『1巻の顛末をまとめたあらすじ』スタートからエンディングまで(短縮版)
※現存する場所を舞台にしている都合上、地名などの名称を変えています。
※長尺の半分。976文字程度で説明するとこうなるよ、の例。
舞台は長野県待本市。雄大な山々が周囲を囲う田舎の片隅に、主人公――御剣零次はいた。彼には今、頭を悩ませる問題が二つある。
一つ目は『相続争い』だ。御剣家には満十五歳にして家督を継ぐ権利を与えるという家訓がある。しかし、それは跡継ぎとなる人物が一人しかいなければ、の話だ。そう、零次には自分よりも優れた兄、御剣零一がいる。零一は人材派遣会社の社長にして、学生時代も兄の方が優秀な成績を残していた。このままでは零次に勝ち目はない状態だ。
二つ目はメイドたちの『雇用問題』についてだ。御剣家には、お給仕をしているメイドたちが多数在籍している。当然お給仕をすることが生計を立てる手段である。しかし、その雇用契約がこの相続争いを機に見直される恐れがあったのだ。
時は経ち、満十五歳。高校進学という新たな門出を前にして、零次は現当主である祖父、御剣零雄から告げられる――家督は兄である零一が継ぐことになった。当然の結果だ。しかし今の日本は不景気。人手不足で若者も減少傾向の只中である。このまま古い価値観で物事を決めてしまうのは良くないと零雄の温情により再考の機会を与えられる。

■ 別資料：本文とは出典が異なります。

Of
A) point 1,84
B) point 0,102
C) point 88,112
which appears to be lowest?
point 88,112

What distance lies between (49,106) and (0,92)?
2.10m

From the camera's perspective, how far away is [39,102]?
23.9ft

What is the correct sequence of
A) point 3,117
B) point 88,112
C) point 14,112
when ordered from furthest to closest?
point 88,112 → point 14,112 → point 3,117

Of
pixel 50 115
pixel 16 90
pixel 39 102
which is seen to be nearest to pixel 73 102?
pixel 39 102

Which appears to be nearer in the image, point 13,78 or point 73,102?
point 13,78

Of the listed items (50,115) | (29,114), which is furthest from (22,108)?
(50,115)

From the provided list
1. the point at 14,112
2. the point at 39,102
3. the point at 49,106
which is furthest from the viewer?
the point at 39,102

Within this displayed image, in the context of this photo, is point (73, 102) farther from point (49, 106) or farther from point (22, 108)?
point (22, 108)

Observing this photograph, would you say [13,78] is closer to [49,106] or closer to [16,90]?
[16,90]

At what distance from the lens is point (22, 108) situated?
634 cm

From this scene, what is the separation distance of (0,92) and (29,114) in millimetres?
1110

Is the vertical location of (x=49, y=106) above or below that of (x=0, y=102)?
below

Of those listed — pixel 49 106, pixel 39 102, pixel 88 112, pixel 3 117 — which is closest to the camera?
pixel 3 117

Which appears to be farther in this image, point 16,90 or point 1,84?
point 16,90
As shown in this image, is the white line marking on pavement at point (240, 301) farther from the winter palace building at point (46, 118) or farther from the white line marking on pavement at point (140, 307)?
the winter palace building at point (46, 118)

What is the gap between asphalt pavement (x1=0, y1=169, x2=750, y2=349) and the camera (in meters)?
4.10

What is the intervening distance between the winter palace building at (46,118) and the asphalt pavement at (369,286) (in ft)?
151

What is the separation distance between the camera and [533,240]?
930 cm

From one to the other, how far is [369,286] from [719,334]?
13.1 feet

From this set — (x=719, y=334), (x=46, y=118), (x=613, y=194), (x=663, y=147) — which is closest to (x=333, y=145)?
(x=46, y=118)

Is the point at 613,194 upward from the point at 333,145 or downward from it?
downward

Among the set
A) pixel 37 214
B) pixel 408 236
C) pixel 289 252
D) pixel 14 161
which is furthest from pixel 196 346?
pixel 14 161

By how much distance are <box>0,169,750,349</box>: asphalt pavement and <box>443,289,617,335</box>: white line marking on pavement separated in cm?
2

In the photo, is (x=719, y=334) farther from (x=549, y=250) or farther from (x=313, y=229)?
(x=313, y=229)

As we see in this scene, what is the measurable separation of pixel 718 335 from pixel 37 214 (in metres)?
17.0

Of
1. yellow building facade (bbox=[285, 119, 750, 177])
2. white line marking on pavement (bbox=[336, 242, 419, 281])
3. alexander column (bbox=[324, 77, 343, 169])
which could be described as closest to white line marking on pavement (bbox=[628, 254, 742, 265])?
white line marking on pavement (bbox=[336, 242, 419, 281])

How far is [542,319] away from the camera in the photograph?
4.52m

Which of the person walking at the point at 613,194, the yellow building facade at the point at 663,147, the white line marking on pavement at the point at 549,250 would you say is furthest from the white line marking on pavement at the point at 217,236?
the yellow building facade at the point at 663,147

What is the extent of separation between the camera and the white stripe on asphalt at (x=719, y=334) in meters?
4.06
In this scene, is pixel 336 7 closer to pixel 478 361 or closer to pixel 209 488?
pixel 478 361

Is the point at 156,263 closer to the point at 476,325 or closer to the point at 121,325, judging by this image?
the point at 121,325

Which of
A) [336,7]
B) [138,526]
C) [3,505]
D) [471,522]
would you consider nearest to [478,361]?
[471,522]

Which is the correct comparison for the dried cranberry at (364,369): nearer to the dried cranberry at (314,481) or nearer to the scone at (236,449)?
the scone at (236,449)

その条件とは『地元に蔓延る寂しさの解消』をすることであった。
この難解な問いかけに対して零次は、個性を生かしたビジネスを展開すること――本場のメイドたちで作るメイド喫茶の立ち上げを思いつく。これならば人としての駄目な部分も個性として活用することができる。若者たち(主に女子)も働ける場所が作れると画策した零次は、東京の地で出会ったビジネスメイドたちを拉致(雇用)し、駄メイドたちを再教育。潰れかけの小料理屋をキャッシュで回収し、更には店主たちもコックとして雇うなど自分の立場を存分に使い倒す。

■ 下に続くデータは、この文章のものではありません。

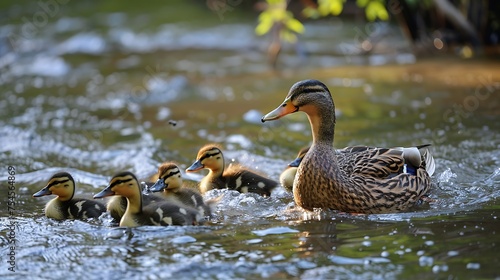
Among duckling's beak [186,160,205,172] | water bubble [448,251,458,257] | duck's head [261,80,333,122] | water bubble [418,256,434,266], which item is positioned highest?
duck's head [261,80,333,122]

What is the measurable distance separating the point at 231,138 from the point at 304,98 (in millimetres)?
3324

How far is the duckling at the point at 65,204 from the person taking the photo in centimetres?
610

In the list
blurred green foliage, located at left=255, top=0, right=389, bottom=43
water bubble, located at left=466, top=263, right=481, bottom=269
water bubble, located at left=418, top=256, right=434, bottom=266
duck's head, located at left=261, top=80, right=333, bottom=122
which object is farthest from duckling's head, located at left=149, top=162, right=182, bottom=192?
blurred green foliage, located at left=255, top=0, right=389, bottom=43

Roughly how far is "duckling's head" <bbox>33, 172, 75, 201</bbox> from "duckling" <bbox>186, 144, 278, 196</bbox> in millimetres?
1037

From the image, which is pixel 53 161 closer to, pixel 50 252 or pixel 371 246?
pixel 50 252

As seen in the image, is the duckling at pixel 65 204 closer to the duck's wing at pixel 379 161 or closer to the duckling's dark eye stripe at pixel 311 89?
the duckling's dark eye stripe at pixel 311 89

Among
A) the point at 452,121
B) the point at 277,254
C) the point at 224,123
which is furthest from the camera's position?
the point at 224,123

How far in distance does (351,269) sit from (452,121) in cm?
500

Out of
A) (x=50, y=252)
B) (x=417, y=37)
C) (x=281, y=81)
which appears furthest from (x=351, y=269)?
(x=417, y=37)

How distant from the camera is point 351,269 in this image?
4.63 metres

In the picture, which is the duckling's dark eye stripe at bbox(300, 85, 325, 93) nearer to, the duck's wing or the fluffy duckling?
the duck's wing

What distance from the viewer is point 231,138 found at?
9.18 metres

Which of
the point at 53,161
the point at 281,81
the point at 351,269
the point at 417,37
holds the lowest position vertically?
the point at 351,269

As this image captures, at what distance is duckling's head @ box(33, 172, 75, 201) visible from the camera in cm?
610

あまりの暴挙ぶりに、最初こそ学園の教師たちからは辞めるよう促されるが、パンデミック渦で鬱憤が溜まっていた生徒たちは皆、零次の行いに賛同。ついには賛成多数で経営(部活動)の認可を勝ち取ることに成功する。そうして満を持して初日の開店日。学生主体の運営にトラブルはつきもの。一時は苦境に立たされるが、仲間の協力、そして兄である零一の助力を得たことで、事なきを得たのだった。これはうら若き少女たちを悪用(活用)せんとする敏腕学生社長とメイドたちで往くドタバタ駄メイドコメディである。